Spatial reasoning question data:
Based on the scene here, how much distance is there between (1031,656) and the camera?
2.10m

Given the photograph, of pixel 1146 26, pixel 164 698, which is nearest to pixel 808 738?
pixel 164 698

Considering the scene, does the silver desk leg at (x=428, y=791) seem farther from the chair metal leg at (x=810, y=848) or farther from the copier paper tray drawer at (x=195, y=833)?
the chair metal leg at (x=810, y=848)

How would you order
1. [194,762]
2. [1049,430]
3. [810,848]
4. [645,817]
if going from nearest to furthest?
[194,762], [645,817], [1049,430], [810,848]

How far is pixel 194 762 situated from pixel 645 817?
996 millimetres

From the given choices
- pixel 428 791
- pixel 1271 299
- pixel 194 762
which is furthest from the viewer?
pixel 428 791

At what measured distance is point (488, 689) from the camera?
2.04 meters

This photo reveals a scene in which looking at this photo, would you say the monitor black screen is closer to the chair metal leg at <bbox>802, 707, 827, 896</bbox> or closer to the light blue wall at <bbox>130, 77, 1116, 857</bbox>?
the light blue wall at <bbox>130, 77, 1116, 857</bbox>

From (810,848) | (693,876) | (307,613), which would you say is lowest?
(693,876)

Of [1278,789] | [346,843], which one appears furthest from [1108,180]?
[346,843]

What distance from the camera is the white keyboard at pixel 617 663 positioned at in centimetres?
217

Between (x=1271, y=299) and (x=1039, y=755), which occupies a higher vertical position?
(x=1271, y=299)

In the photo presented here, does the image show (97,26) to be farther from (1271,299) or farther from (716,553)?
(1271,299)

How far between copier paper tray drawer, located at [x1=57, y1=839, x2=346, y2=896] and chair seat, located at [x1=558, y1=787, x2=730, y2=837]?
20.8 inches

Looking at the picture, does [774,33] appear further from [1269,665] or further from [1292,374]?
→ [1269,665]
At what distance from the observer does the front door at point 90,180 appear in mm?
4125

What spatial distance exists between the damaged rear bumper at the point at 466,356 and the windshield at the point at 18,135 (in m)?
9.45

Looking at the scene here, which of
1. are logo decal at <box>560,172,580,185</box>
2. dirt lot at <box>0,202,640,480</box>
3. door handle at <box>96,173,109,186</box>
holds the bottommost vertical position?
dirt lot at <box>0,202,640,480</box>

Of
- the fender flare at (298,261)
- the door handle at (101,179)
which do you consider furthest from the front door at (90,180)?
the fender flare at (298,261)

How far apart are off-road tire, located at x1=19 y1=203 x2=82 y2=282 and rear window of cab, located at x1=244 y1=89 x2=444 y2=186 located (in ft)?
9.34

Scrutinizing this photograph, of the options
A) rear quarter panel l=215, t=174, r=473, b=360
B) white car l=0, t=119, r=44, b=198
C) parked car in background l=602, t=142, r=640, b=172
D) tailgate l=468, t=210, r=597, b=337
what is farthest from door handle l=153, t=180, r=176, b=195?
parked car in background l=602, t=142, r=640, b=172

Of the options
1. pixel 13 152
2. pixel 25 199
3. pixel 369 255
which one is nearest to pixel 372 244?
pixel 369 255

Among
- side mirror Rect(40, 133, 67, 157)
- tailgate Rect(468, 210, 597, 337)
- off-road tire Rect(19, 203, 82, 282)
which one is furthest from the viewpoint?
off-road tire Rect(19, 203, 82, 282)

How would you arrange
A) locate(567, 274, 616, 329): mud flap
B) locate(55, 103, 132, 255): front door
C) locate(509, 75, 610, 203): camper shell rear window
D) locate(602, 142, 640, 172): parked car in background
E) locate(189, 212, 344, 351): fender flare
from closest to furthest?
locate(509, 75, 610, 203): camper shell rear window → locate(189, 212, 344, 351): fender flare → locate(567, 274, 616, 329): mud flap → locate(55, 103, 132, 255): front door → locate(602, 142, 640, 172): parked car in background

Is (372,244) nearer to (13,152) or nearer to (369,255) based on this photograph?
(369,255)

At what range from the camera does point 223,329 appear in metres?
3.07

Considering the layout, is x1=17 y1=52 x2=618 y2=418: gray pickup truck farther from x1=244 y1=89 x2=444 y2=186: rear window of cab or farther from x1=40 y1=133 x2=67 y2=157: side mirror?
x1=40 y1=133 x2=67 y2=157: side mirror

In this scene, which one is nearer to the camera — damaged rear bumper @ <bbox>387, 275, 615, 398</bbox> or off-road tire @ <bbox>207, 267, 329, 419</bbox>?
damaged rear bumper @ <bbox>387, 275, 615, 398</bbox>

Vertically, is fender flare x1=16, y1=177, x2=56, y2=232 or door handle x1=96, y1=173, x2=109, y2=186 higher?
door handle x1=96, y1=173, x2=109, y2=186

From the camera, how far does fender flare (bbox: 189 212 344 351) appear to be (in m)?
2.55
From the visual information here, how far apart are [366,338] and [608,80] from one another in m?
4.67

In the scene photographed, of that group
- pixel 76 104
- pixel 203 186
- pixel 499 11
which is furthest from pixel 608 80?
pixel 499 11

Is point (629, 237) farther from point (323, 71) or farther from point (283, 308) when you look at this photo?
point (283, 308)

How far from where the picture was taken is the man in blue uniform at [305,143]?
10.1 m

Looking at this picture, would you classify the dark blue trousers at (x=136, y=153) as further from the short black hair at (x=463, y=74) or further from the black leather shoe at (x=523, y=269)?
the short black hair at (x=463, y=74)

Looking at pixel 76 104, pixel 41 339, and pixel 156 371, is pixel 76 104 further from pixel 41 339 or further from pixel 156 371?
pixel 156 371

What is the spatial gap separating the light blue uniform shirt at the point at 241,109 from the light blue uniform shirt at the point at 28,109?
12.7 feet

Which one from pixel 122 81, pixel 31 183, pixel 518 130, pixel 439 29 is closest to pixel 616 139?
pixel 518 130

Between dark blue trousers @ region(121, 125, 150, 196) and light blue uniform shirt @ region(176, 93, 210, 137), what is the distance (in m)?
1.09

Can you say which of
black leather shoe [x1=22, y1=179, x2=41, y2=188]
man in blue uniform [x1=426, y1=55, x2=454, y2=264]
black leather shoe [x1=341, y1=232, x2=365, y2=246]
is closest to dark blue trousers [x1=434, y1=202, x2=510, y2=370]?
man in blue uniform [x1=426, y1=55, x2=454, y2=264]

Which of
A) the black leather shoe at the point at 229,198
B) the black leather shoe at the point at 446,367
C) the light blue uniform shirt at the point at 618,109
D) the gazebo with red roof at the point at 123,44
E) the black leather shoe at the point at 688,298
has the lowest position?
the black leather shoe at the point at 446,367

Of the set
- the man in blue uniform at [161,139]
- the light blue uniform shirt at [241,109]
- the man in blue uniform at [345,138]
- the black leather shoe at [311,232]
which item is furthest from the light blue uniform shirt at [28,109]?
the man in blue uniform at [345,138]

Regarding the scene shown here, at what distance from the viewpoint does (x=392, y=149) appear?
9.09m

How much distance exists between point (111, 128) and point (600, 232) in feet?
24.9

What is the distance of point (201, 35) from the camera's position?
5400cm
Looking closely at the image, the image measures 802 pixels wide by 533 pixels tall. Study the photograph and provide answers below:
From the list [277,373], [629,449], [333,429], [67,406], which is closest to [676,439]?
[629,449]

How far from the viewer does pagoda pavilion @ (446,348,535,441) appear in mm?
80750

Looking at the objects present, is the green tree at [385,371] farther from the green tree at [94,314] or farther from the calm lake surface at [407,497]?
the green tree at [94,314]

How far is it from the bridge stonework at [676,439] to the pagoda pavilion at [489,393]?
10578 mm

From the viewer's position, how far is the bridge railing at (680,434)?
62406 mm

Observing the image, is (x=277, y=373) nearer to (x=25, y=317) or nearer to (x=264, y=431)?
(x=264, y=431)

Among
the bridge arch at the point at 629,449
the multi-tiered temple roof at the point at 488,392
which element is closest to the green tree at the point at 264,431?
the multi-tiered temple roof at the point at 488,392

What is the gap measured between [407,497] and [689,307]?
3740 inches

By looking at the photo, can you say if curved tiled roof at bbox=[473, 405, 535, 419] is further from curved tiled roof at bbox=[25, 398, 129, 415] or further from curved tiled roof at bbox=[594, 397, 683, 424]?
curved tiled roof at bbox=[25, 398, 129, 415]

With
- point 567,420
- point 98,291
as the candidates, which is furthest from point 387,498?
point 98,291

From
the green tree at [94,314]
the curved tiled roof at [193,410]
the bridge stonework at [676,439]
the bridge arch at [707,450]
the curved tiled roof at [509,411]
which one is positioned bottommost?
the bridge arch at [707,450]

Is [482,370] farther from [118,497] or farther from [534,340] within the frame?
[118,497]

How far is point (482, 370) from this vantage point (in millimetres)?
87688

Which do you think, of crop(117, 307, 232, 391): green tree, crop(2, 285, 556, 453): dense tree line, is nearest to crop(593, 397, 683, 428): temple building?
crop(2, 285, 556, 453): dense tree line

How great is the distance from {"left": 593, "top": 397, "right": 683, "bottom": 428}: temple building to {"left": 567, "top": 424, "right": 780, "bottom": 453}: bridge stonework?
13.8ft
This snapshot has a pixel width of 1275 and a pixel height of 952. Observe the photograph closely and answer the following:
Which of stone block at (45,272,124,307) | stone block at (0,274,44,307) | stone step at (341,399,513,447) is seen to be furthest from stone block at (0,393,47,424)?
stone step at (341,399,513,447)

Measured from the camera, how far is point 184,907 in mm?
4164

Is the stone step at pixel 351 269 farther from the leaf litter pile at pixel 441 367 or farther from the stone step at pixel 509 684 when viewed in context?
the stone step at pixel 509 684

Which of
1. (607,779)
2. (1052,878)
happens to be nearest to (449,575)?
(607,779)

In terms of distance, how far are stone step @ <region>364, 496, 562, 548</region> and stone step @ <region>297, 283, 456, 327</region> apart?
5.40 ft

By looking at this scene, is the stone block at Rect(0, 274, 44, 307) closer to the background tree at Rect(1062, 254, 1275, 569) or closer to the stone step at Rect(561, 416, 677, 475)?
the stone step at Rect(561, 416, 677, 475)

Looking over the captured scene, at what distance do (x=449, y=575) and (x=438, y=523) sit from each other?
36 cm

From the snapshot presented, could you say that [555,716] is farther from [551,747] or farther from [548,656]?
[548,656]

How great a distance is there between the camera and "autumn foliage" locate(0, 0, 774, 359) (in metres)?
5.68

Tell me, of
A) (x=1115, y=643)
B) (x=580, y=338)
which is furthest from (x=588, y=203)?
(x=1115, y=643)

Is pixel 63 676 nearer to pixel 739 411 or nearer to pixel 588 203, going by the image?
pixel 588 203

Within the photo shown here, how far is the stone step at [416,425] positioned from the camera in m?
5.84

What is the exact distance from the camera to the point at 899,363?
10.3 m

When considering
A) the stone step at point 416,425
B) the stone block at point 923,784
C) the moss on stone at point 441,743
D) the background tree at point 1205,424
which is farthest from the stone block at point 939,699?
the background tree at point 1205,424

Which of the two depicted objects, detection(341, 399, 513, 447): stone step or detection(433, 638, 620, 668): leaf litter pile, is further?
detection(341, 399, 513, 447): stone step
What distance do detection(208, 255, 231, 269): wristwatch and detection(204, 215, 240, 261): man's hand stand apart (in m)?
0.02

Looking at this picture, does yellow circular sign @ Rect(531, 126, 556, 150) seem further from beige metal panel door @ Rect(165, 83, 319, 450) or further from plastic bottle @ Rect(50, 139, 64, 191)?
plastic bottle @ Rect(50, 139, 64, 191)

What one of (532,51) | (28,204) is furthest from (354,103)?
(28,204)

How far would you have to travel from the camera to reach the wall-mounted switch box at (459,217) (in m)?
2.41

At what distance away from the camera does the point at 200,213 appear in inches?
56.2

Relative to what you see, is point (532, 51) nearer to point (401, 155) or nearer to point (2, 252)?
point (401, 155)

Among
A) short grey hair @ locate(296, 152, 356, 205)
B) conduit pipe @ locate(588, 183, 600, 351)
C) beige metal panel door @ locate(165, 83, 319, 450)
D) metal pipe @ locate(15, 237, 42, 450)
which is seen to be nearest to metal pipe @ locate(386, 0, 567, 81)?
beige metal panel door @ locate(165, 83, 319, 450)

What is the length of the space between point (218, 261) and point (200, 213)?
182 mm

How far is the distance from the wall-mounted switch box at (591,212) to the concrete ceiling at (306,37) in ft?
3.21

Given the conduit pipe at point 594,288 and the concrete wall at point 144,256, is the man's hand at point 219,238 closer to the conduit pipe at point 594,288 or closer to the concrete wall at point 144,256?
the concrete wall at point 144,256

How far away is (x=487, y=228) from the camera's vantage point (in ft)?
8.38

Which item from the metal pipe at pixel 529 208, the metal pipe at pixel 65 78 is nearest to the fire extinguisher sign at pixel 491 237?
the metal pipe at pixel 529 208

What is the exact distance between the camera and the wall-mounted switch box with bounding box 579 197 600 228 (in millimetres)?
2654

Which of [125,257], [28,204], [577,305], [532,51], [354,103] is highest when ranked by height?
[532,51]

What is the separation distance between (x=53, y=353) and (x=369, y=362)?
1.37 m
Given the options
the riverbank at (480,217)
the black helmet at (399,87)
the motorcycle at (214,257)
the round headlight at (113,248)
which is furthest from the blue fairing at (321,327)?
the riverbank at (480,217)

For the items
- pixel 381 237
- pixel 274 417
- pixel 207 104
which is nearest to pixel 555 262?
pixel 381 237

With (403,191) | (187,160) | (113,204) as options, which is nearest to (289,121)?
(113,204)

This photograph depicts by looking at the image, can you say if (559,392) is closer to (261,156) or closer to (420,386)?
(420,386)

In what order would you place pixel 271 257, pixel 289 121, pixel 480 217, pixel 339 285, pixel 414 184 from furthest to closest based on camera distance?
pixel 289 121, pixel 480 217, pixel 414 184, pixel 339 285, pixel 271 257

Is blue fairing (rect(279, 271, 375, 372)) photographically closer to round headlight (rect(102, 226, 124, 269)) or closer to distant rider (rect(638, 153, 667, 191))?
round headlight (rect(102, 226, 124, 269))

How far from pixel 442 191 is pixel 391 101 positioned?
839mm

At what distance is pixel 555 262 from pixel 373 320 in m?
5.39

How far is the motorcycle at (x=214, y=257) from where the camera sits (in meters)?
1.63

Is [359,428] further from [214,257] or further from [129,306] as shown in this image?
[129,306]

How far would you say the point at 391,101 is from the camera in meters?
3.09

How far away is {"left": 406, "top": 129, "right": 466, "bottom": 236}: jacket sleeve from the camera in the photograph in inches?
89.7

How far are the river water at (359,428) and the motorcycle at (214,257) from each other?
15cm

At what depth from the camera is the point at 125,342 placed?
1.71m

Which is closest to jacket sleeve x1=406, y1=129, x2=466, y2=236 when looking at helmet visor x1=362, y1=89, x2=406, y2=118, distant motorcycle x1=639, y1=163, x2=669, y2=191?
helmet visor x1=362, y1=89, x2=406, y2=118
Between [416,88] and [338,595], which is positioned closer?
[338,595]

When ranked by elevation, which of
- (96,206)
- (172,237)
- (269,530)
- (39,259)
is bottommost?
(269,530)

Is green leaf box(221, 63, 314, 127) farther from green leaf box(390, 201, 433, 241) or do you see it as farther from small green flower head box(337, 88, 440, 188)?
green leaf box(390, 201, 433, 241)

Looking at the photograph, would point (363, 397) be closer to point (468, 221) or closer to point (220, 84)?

WRITTEN TASK: Copy out exactly the lines between the line with "Is blue fairing" and the last line of the entries, counting both of those lines.

FINISHED EXERCISE:
Is blue fairing (rect(279, 271, 375, 372)) photographically closer to round headlight (rect(102, 226, 124, 269)) or closer to distant rider (rect(638, 153, 667, 191))?
round headlight (rect(102, 226, 124, 269))

How far from pixel 442 191 is pixel 391 101 positioned?
839mm

At what distance is pixel 555 262 from pixel 373 320 in m?
5.39

How far is the motorcycle at (x=214, y=257) from where the camera sits (in meters)?
1.63

Is [359,428] further from [214,257] or further from [129,306] as shown in this image?
[129,306]

How far would you say the point at 391,101 is from the camera in meters?
3.09

How far away is {"left": 406, "top": 129, "right": 466, "bottom": 236}: jacket sleeve from the camera in the photograph in inches?
89.7

How far are the river water at (359,428) and the motorcycle at (214,257) from each other?
15cm

At what depth from the camera is the point at 125,342 placed?
1.71m

Which is closest to jacket sleeve x1=406, y1=129, x2=466, y2=236 when looking at helmet visor x1=362, y1=89, x2=406, y2=118, distant motorcycle x1=639, y1=163, x2=669, y2=191?
helmet visor x1=362, y1=89, x2=406, y2=118
Between [416,88] and [338,595], which is positioned closer?
[338,595]

When ranked by elevation, which of
- (96,206)
- (172,237)
- (269,530)
- (39,259)
is bottommost?
(269,530)

Is green leaf box(221, 63, 314, 127) farther from green leaf box(390, 201, 433, 241) or do you see it as farther from small green flower head box(337, 88, 440, 188)?
green leaf box(390, 201, 433, 241)

Looking at the photograph, would point (363, 397) be closer to point (468, 221) or closer to point (220, 84)?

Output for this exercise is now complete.